**Work to complete**.
In the listing below, swap every "cactus arm" for "cactus branch" and write the whole listing out again with nothing else altered.

**Supplied records**.
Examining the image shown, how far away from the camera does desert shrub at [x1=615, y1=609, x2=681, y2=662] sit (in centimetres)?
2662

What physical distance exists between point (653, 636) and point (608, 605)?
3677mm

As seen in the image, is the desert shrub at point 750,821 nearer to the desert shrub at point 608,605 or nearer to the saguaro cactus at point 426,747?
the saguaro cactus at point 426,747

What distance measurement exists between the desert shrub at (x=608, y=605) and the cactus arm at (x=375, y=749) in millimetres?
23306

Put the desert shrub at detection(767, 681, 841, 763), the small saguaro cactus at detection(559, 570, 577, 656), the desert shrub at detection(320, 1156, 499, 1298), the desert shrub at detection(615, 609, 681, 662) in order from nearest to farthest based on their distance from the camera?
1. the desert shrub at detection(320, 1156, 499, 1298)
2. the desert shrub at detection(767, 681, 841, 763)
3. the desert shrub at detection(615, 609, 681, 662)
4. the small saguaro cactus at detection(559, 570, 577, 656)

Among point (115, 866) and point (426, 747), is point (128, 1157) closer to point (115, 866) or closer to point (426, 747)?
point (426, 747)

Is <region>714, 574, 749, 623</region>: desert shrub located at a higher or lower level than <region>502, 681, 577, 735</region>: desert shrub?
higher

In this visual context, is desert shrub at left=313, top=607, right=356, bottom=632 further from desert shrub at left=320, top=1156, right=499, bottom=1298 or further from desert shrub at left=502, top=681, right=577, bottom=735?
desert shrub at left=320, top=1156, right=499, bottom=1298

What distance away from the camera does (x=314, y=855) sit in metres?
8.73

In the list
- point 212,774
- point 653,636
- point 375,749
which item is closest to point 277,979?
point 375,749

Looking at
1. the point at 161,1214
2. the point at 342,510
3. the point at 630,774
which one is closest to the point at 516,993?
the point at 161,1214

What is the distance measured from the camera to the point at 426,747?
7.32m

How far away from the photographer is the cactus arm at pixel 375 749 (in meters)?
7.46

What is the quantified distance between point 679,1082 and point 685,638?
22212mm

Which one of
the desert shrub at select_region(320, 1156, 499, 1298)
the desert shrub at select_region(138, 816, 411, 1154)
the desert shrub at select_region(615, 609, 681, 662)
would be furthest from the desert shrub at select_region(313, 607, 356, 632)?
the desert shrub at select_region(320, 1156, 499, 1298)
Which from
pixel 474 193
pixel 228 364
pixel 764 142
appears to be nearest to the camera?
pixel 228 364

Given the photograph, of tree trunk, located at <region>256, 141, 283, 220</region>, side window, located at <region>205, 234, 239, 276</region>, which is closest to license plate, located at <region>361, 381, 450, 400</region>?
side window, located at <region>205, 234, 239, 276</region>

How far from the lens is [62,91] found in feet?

**Task response**.
Examining the image shown, how far away from the camera does desert shrub at [x1=615, y1=609, x2=681, y2=662] sit (in centimetres)?
2662

What physical distance exists between point (653, 636) and point (608, 605)?
3677mm

As seen in the image, is the desert shrub at point 750,821 nearer to the desert shrub at point 608,605 or nearer to the saguaro cactus at point 426,747?
the saguaro cactus at point 426,747

What distance measurement exists between the desert shrub at (x=608, y=605) and the cactus branch at (x=375, y=749) in millimetres?
23306

Put the desert shrub at detection(767, 681, 841, 763), the small saguaro cactus at detection(559, 570, 577, 656), the desert shrub at detection(320, 1156, 499, 1298), the desert shrub at detection(615, 609, 681, 662) in order from nearest to farthest based on their distance from the camera?
1. the desert shrub at detection(320, 1156, 499, 1298)
2. the desert shrub at detection(767, 681, 841, 763)
3. the desert shrub at detection(615, 609, 681, 662)
4. the small saguaro cactus at detection(559, 570, 577, 656)

Among point (115, 866) and point (426, 747), is point (128, 1157) closer to point (115, 866) or closer to point (426, 747)?
point (426, 747)

Is <region>714, 574, 749, 623</region>: desert shrub located at a higher or lower level than <region>502, 681, 577, 735</region>: desert shrub?
higher

In this visual context, is desert shrub at left=313, top=607, right=356, bottom=632 further from desert shrub at left=320, top=1156, right=499, bottom=1298 or further from desert shrub at left=502, top=681, right=577, bottom=735?
desert shrub at left=320, top=1156, right=499, bottom=1298

What distance away from the camera does (x=314, y=855) sit in metres?
8.73

In the list
- point 212,774
- point 653,636
- point 375,749
which item is closest to point 277,979?
point 375,749

Looking at
1. the point at 161,1214
2. the point at 342,510
3. the point at 630,774
which one is closest to the point at 516,993?
the point at 161,1214

What is the distance measured from the camera to the point at 426,747?
7.32m

How far away from the photographer is the cactus branch at pixel 375 749 (in meters)?
7.46

What is the quantified distance between point 679,1082 and point 685,638?
22212mm

Which one of
the desert shrub at select_region(320, 1156, 499, 1298)
the desert shrub at select_region(138, 816, 411, 1154)
the desert shrub at select_region(615, 609, 681, 662)
would be furthest from the desert shrub at select_region(313, 607, 356, 632)?
the desert shrub at select_region(320, 1156, 499, 1298)
Which from
pixel 474 193
pixel 228 364
pixel 764 142
appears to be nearest to the camera?
pixel 228 364

Given the photograph, of tree trunk, located at <region>256, 141, 283, 220</region>, side window, located at <region>205, 234, 239, 276</region>, which is closest to license plate, located at <region>361, 381, 450, 400</region>?
side window, located at <region>205, 234, 239, 276</region>

How far from the lens is [62,91] found in feet?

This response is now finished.